● **ACTIVITIES**:
[1] According to the architectural description of 135 Medana, how many Tuscan columns does the porch have?
[2] Revise the architectural description of 135 Medana from the words "This two-storey, hip-roofed, Edwardian" through "three-flued, corbelled chimneys.", replacing "concrete" with "stone".

TEXT PROVIDED below:

For: Lewis & Martha Marks

135 Medana

ARCHITECTURE:

This two-storey, hip-roofed, Edwardian Foursquare has an extension on the right front with a hip-roofed angled bay on its main floor. To the left of the extension is the hip-roofed front entry porch, which projects in a distinctive curve around to the left side of the house. The porch has five Tuscan columns and a solid balustrade; the stairs also have solid balustrades. To the rear of both sides of the house are shallow, hip-roofed, single-storey angled bays. Tuscan columns on the porch and modillions under the eaves add a Classical touch. The house is shingled above the beltcourse, with double-bevelled siding below. The siding of the section of the porch to the left of the stairs has been steamed to form the curve. There is a period garage at the left rear which is clad in double-bevelled siding. The foundation is concrete, and there are a pair of three-flued, corbelled chimneys.

End of TEXT PROVIDED.
EXTRACTED ENTRIES below:

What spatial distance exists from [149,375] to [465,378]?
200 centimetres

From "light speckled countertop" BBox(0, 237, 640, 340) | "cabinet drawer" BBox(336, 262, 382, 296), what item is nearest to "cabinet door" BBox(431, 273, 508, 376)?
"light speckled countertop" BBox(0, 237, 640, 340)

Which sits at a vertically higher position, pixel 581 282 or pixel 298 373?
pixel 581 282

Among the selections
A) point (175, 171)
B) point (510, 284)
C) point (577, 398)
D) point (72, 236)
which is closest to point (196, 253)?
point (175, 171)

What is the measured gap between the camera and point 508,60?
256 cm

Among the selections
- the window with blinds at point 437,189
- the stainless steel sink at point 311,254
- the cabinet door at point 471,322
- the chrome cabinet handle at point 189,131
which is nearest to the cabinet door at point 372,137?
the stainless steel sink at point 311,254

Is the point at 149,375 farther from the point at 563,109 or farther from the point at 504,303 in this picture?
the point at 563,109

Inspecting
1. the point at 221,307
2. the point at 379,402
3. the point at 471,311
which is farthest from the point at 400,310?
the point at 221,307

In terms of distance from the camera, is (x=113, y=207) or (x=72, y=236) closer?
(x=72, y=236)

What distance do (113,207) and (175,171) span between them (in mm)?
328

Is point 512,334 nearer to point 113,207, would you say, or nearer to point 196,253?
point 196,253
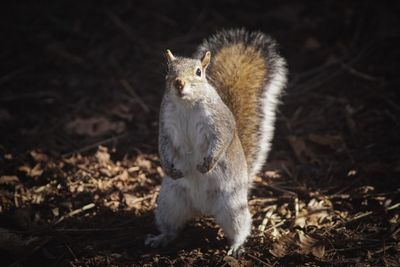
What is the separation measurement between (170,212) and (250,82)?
938mm

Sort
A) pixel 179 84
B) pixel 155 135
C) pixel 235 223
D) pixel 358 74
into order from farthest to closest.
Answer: pixel 358 74
pixel 155 135
pixel 235 223
pixel 179 84

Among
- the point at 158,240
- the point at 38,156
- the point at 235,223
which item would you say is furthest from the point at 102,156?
the point at 235,223

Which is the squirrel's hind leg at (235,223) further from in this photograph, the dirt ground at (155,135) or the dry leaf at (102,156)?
the dry leaf at (102,156)

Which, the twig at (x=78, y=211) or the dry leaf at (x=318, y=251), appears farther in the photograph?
the twig at (x=78, y=211)

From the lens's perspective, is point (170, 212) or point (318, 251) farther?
point (170, 212)

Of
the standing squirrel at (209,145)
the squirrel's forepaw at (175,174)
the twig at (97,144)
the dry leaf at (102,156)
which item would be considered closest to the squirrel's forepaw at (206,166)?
the standing squirrel at (209,145)

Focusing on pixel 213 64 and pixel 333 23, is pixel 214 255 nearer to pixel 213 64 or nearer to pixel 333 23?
pixel 213 64

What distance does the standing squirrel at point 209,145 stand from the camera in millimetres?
2666

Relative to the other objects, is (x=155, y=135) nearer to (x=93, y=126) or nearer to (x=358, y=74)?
(x=93, y=126)

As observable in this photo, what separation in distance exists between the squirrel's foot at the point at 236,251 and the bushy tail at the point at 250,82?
483 millimetres

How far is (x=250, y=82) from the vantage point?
10.4 ft

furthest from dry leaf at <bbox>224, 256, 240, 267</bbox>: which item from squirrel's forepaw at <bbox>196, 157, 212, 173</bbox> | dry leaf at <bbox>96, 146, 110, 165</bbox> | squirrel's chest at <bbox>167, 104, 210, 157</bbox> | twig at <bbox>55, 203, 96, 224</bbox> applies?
dry leaf at <bbox>96, 146, 110, 165</bbox>

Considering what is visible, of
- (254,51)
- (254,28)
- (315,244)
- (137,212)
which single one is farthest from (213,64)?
(254,28)

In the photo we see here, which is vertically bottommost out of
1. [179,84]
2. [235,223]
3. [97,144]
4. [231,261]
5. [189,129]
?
[231,261]
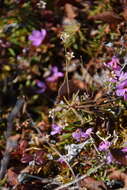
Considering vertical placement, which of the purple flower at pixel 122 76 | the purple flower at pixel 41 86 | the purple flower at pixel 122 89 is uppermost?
the purple flower at pixel 122 76

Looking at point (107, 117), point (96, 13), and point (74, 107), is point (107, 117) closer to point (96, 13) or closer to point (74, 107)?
point (74, 107)

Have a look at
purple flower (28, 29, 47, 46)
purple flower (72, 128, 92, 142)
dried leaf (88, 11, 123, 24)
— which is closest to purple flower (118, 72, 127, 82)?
purple flower (72, 128, 92, 142)

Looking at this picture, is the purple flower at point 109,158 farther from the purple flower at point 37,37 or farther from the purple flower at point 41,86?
the purple flower at point 37,37

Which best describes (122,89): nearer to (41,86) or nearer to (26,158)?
(26,158)

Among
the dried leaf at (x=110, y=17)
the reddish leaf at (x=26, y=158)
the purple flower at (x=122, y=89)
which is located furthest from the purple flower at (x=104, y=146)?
the dried leaf at (x=110, y=17)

End of EXTRACTED ENTRIES.

● **RESPONSES**:
[1] Five.

[2]
This two-storey, hip-roofed, Edwardian Foursquare has an extension on the right front with a hip-roofed angled bay on its main floor. To the left of the extension is the hip-roofed front entry porch, which projects in a distinctive curve around to the left side of the house. The porch has five Tuscan columns and a solid balustrade; the stairs also have solid balustrades. To the rear of both sides of the house are shallow, hip-roofed, single-storey angled bays. Tuscan columns on the porch and modillions under the eaves add a Classical touch. The house is shingled above the beltcourse, with double-bevelled siding below. The siding of the section of the porch to the left of the stairs has been steamed to form the curve. There is a period garage at the left rear which is clad in double-bevelled siding. The foundation is stone, and there are a pair of three-flued, corbelled chimneys.